WORK TO DO:
Rewrite the entries from the line containing "Is [163,75] further" through the end of the entries, replacing "camera" with "viewer" and leaving everything else unchanged.

SUPPLIED DATA:

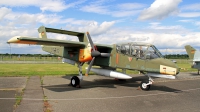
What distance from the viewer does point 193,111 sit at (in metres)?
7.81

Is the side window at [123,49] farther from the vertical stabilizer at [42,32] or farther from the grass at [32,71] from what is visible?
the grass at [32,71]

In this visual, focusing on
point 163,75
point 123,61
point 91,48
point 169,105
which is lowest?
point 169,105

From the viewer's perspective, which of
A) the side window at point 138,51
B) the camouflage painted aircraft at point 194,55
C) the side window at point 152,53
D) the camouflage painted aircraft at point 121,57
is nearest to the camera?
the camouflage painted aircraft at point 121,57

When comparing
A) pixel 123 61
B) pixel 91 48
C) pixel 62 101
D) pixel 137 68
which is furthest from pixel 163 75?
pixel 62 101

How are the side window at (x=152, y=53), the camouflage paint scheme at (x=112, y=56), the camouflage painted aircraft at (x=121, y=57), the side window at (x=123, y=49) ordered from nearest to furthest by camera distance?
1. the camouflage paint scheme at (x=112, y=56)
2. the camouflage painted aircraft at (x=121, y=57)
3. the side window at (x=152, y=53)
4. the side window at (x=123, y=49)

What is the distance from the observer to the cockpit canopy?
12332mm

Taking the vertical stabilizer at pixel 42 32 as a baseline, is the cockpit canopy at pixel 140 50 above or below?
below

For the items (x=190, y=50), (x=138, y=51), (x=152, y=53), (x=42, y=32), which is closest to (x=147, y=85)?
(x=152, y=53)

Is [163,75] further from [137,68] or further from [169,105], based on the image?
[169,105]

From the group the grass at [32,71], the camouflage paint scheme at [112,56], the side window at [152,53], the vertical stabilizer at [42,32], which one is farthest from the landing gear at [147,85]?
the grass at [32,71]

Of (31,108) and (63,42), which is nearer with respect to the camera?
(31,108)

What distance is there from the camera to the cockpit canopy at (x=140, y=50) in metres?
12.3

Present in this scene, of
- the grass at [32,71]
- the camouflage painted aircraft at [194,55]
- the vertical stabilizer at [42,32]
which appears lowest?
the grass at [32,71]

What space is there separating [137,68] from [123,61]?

ANSWER BELOW:
Is [163,75] further from [137,68] or further from [169,105], based on the image?
[169,105]

From the group the grass at [32,71], the camouflage paint scheme at [112,56], the side window at [152,53], the vertical stabilizer at [42,32], which one is farthest from the landing gear at [147,85]?
the grass at [32,71]

Of (31,108) and (63,42), which is nearer with respect to the viewer?
(31,108)

What distance is there from the viewer to the cockpit canopy at (x=140, y=50) in metres?
12.3

Present in this scene, of
- the grass at [32,71]
- the camouflage painted aircraft at [194,55]
- the vertical stabilizer at [42,32]
which appears lowest?
the grass at [32,71]

What space is there separating [137,68] from [123,61]?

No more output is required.